Your objective
Copy the rows below verbatim, keeping every line unchanged.

Entries provided

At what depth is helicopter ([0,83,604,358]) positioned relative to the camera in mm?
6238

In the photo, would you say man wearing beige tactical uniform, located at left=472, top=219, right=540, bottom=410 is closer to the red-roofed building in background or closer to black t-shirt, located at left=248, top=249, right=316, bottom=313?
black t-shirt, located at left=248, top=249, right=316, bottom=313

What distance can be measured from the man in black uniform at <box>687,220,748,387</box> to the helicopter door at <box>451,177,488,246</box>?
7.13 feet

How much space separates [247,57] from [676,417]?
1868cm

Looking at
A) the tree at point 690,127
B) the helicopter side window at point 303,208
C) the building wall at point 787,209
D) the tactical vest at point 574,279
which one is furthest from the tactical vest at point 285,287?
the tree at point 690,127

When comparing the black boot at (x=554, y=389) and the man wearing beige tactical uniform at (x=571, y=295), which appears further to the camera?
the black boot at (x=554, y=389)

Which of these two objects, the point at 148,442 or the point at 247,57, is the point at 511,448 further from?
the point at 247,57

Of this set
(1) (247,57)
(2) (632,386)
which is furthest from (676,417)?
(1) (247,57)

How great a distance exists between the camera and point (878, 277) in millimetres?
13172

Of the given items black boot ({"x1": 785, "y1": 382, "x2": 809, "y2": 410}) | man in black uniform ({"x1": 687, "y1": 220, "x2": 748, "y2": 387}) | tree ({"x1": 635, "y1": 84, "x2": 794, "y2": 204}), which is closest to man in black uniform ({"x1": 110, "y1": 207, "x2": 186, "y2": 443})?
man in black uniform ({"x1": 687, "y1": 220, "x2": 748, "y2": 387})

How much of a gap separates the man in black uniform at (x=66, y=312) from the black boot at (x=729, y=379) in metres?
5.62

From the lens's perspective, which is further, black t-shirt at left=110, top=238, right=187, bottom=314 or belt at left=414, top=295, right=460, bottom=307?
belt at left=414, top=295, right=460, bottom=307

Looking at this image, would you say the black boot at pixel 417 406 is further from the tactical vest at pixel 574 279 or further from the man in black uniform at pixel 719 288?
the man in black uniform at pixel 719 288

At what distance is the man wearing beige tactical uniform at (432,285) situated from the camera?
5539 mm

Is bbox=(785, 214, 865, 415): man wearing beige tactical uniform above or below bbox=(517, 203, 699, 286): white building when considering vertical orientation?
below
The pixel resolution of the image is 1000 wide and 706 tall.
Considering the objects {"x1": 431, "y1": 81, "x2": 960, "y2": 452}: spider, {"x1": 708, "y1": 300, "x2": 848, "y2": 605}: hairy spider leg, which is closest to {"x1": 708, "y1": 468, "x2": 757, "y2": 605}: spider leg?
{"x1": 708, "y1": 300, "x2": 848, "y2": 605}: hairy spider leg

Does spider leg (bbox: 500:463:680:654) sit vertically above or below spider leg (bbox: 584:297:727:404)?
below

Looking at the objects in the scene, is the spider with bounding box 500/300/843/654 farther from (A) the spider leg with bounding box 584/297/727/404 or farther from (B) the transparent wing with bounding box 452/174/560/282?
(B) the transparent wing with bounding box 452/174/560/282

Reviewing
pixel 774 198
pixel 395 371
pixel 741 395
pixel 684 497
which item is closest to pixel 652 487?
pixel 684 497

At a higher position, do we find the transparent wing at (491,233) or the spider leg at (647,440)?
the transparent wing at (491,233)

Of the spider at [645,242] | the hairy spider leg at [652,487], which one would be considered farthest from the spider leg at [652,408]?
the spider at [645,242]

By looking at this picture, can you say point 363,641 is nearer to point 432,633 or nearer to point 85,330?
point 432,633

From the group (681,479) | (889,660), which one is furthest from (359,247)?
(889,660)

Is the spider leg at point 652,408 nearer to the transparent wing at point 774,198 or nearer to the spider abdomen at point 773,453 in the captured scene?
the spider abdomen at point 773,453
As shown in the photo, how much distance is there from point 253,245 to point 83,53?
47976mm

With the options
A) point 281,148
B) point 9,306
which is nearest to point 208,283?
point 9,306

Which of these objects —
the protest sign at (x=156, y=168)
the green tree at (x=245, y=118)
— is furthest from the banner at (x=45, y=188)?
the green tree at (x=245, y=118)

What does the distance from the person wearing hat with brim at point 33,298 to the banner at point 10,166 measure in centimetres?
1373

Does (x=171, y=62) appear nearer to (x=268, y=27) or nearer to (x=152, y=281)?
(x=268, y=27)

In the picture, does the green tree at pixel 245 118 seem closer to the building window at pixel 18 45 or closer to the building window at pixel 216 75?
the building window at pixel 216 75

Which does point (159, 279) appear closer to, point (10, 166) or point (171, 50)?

Solution
At what depth is helicopter ([0,83,604,358]) positioned relative to the camera in mm?
6238

In the photo, would you say man wearing beige tactical uniform, located at left=472, top=219, right=540, bottom=410 is closer to the red-roofed building in background or closer to black t-shirt, located at left=248, top=249, right=316, bottom=313?
black t-shirt, located at left=248, top=249, right=316, bottom=313

What distance can be measured from the man in black uniform at <box>687,220,748,387</box> to the helicopter door at <box>451,177,488,246</box>?
7.13 feet

How much space separates [247,57] from [676,417]?
1868cm

Looking at
A) the tree at point 690,127
B) the helicopter side window at point 303,208
C) the building wall at point 787,209
D) the tactical vest at point 574,279
which one is furthest from the tactical vest at point 285,287?
the tree at point 690,127

When comparing the black boot at (x=554, y=389) and the man wearing beige tactical uniform at (x=571, y=295), which appears further to the camera?
the black boot at (x=554, y=389)

Which of these two objects, the point at 148,442 or the point at 247,57, is the point at 511,448 further from?
the point at 247,57

Of this set
(1) (247,57)
(2) (632,386)
which is furthest from (676,417)?
(1) (247,57)

How great a distance exists between the camera and point (878, 277) in millimetres?
13172

Of the given items black boot ({"x1": 785, "y1": 382, "x2": 809, "y2": 410}) | man in black uniform ({"x1": 687, "y1": 220, "x2": 748, "y2": 387}) | tree ({"x1": 635, "y1": 84, "x2": 794, "y2": 204}), which is closest to man in black uniform ({"x1": 110, "y1": 207, "x2": 186, "y2": 443})?
man in black uniform ({"x1": 687, "y1": 220, "x2": 748, "y2": 387})

How much of a gap separates the man in black uniform at (x=66, y=312) from the black boot at (x=729, y=379) in metres?
5.62

From the lens's perspective, which is further, black t-shirt at left=110, top=238, right=187, bottom=314 or belt at left=414, top=295, right=460, bottom=307?
belt at left=414, top=295, right=460, bottom=307

Looking at this image, would you say the black boot at pixel 417 406 is further from the tactical vest at pixel 574 279 or further from the man in black uniform at pixel 719 288?
the man in black uniform at pixel 719 288

At what distance is the man wearing beige tactical uniform at (432,285) situated from the camera?
5539 mm

Is bbox=(785, 214, 865, 415): man wearing beige tactical uniform above or below bbox=(517, 203, 699, 286): white building when considering vertical orientation?
below
The pixel resolution of the image is 1000 wide and 706 tall.
Considering the objects {"x1": 431, "y1": 81, "x2": 960, "y2": 452}: spider, {"x1": 708, "y1": 300, "x2": 848, "y2": 605}: hairy spider leg, which is closest to {"x1": 708, "y1": 468, "x2": 757, "y2": 605}: spider leg?
{"x1": 708, "y1": 300, "x2": 848, "y2": 605}: hairy spider leg

Does spider leg (bbox: 500:463:680:654) sit vertically above or below spider leg (bbox: 584:297:727:404)?
below

Looking at the objects in the scene, is the spider with bounding box 500/300/843/654 farther from (A) the spider leg with bounding box 584/297/727/404 or farther from (B) the transparent wing with bounding box 452/174/560/282?
(B) the transparent wing with bounding box 452/174/560/282

Reviewing
pixel 774 198
pixel 395 371
pixel 741 395
pixel 684 497
which item is closest to pixel 652 487?
pixel 684 497

At a higher position, do we find the transparent wing at (491,233) or the spider leg at (647,440)?
the transparent wing at (491,233)

Of the spider at [645,242] | the hairy spider leg at [652,487], which one would be considered farthest from the spider leg at [652,408]?
the spider at [645,242]

By looking at this picture, can you say point 363,641 is nearer to point 432,633 or nearer to point 85,330?
point 432,633

From the group (681,479) | (889,660), which one is furthest from (359,247)?
(889,660)

Is the spider leg at point 652,408 nearer to the transparent wing at point 774,198 or nearer to the spider abdomen at point 773,453 in the captured scene?
the spider abdomen at point 773,453
As shown in the photo, how much distance is there from point 253,245 to point 83,53?
47976mm

With the options
A) point 281,148
B) point 9,306
which is nearest to point 208,283?
point 9,306

Which of these objects —
the protest sign at (x=156, y=168)
the green tree at (x=245, y=118)
— is furthest from the banner at (x=45, y=188)?
the green tree at (x=245, y=118)

What does the distance from the person wearing hat with brim at point 33,298 to the banner at point 10,166 measure in centimetres?
1373

Does (x=171, y=62) appear nearer to (x=268, y=27) or nearer to (x=152, y=281)?
(x=268, y=27)

In the picture, does the green tree at pixel 245 118 seem closer to the building window at pixel 18 45 or closer to the building window at pixel 216 75?
the building window at pixel 216 75

Which does point (159, 279) appear closer to, point (10, 166) or point (171, 50)?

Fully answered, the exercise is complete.